◆ **To do**:
1. In the blog post about objections to the first synthetic bacterium, which film does the quoted Daily Mail article bring up?
2. Write the next part of the blog post about objections to the first synthetic bacterium, starting after its last sentence.

◆ **Excerpt**:
First round of ill-informed objections to the first synthetic bacterium

I've been following the reaction to the synthesis of a new life form by the Venter lab with some interest and amusement. There have been a couple of common directions taken, and they're generally all wrong. This is not to say that there couldn't be valid concerns, but that the loudest complaining voices right now are the most ignorant.

Hysteria and fear-mongering

Pearl-clutching and fretting over the consequences is fairly common, with a representative example from The Daily Mail (Stridently stupid 'journalistic' outlet).

But there are fears that the research, detailed in the journal Science, could be abused to create the ultimate biological weapon, or that one mistake in a lab could lead to millions being wiped out by a plague, in scenes reminiscent of the Will Smith film I Am Legend.

The article refers to that awful movie a couple of times. It's a little baffling; were they getting kickbacks from the movie producers or something?

◆ **Material shown**:
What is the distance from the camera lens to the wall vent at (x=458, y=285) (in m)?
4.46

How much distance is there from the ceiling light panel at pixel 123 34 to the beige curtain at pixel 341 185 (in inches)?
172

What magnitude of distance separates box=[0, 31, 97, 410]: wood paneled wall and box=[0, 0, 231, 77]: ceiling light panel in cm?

* * *

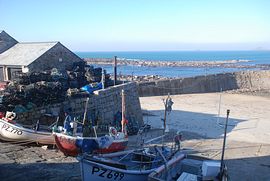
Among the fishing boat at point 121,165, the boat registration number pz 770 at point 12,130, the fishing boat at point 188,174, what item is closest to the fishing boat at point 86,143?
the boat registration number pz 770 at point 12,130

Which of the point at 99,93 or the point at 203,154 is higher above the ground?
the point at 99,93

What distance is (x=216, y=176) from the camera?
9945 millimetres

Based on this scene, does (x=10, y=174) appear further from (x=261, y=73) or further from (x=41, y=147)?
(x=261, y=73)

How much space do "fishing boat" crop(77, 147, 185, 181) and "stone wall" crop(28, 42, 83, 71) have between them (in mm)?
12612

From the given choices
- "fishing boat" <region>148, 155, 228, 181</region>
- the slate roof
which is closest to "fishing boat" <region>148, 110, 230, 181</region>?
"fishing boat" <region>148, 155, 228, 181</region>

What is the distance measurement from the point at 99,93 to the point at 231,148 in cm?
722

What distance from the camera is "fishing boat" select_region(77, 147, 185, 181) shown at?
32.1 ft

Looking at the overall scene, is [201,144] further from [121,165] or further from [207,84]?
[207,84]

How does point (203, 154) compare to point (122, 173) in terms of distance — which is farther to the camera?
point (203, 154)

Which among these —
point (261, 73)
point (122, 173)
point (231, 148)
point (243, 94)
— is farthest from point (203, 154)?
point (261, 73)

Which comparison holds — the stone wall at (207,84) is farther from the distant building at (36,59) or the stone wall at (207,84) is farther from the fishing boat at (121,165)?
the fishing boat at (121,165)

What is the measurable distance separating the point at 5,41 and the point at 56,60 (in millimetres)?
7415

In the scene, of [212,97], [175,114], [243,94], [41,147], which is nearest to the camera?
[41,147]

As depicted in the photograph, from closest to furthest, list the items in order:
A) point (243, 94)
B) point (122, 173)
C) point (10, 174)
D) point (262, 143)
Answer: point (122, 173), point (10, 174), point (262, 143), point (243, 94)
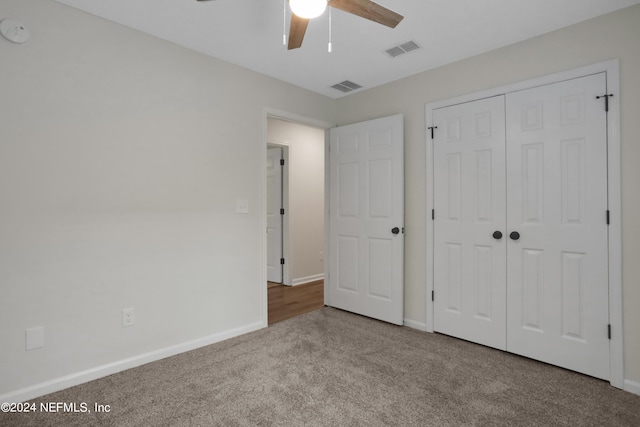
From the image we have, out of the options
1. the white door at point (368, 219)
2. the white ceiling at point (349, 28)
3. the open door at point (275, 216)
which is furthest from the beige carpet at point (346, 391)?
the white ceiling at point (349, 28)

◆ **Answers to the exercises**:
1. I Am Legend, the Will Smith film.

2.
The complaint is misplaced. What they've accomplished is to synthesize a copy of an existing organism, with a few non-adaptive markers added. It's no threat at all. We do have the potential to now modify that genome more extensively; the interesting scientific work will be to pare away genes and reduce it to a truly minimalist version, just to see how much is really essential, and the useful industrial work will be to engineer organisms with additional genes that produce proteins useful for us, but not necessarily for the mycoplasma. That's going to compromise the competitiveness of the organism in the natural environment. I'm not worried.

Maybe someday when organisms can be built in some psychopath's garage, then we should worry. But for now, this is an experiment that takes a lot of teamwork and money and experience to pull off.

Playing GOD!

That same Daily Mail article goes on and on about that cliche.

Pat Mooney, of the ETC group, a technology watchdog with a special interest in synthetic biology, said: 'This is a Pandora's box moment - like the splitting of the atom or the cloning of Dolly the sheep, we will all have to deal with the fall-out from this alarming experiment.'

Dr David King, of the Human Genetics Alert watchdog, said: 'What is really dangerous is these scientists' ambitions for total and unrestrained control over nature, which many people describe as 'playing God'.

'Scientists' understanding of biology falls far short of their technical capabilities. We have learned to our cost the risks that gap brings, for the environment, animal welfare and human health.'

Professor Julian Savulescu, an Oxford University ethicist, said: 'Venter is creaking open the most profound door in humanity's history, potentially peeking into its destiny.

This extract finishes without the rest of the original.